When you are trying to factor expressions like \(6x + 3y\), the greatest common factor (GCF) is your best friend. The GCF is the largest number that can evenly divide each coefficient of the terms in the expression. For the coefficients 6 and 3 in our example, the GCF is 3. This means 3 can divide both numbers without leaving a remainder.
To find the GCF, list the factors of each number. For 6, the factors are 1, 2, 3, and 6. For 3, the factors are 1 and 3. The greatest number shared between them is 3, making it the GCF.
Once identified, this GCF can be used to simplify or "factor out" the expression further by dividing each term by 3, leading to an easier-to-manage algebraic expression.

The distributive property plays a key role when factoring expressions. It states that \(a(b + c) = ab + ac\). In reverse, this means you can factor an expression by identifying common elements or terms.
In the example \(6x + 3y\), once we identify the GCF as 3, we apply the distributive property. Each term, 6x and 3y, can be divided by the GCF 3.

• Divide 6x by 3 to get 2x
• Divide 3y by 3 to get y

This transforms our expression into \(3(2x + y)\).
The distributive property thus allows us to rewrite the expression in a factored form, simplifying the expression to reveal its basic components.

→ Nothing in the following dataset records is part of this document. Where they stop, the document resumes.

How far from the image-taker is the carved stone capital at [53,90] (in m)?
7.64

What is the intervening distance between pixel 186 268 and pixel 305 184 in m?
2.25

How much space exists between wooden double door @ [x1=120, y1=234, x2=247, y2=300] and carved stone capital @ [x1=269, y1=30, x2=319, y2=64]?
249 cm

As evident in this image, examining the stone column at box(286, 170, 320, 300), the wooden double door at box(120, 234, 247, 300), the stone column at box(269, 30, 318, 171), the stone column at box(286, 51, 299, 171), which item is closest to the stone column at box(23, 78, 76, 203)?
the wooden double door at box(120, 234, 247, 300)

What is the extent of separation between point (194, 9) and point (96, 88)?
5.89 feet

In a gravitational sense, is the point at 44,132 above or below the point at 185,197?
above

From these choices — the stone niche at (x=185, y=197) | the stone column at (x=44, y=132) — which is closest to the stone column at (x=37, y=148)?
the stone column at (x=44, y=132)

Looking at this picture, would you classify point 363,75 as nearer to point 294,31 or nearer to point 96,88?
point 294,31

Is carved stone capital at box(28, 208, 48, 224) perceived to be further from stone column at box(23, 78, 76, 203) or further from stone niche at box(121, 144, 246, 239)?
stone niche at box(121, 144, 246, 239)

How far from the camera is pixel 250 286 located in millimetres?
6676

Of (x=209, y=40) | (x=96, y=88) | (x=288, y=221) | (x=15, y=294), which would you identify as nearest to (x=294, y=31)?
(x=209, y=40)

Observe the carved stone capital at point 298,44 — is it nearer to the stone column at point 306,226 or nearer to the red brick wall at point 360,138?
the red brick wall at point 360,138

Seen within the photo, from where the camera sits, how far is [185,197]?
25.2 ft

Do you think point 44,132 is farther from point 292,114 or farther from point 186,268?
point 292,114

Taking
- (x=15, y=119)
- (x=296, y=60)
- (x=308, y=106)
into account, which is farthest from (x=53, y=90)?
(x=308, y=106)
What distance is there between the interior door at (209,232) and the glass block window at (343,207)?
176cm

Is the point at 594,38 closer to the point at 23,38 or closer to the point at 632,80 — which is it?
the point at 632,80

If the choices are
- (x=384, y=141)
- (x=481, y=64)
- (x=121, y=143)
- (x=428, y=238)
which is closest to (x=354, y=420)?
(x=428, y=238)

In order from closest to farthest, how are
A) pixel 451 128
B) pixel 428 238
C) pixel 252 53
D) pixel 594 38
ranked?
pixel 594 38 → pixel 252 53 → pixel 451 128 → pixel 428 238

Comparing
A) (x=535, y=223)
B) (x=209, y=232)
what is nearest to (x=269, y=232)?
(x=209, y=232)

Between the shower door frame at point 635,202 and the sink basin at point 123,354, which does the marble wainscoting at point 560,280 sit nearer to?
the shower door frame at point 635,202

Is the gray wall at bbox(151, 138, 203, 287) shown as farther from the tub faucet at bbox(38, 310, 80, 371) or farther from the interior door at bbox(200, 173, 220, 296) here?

An algebraic expression refers to a mathematical phrase that can contain numbers, variables (like \(x\) or \(y\)), and operations (like +, -, *, and /). Factoring expresses the expression in simpler, reduced terms, making it easier to solve or understand.
For instance, in the original expression \(6x + 3y\), recognizing parts of the expression can be important. Look at the coefficients, like 6 and 3, and the variables, \(x\) and \(y\). The first step in simplifying algebraic expressions is often to find the GCF of the coefficients.

• Identify any shared factors across all components, such as 3 in this case.
• Divide throughout by this GCF to express the simpler form: \(3(2x + y)\).

Understanding how algebraic expressions work enables us to manipulate and solve them more efficiently, making math problems easier to tackle.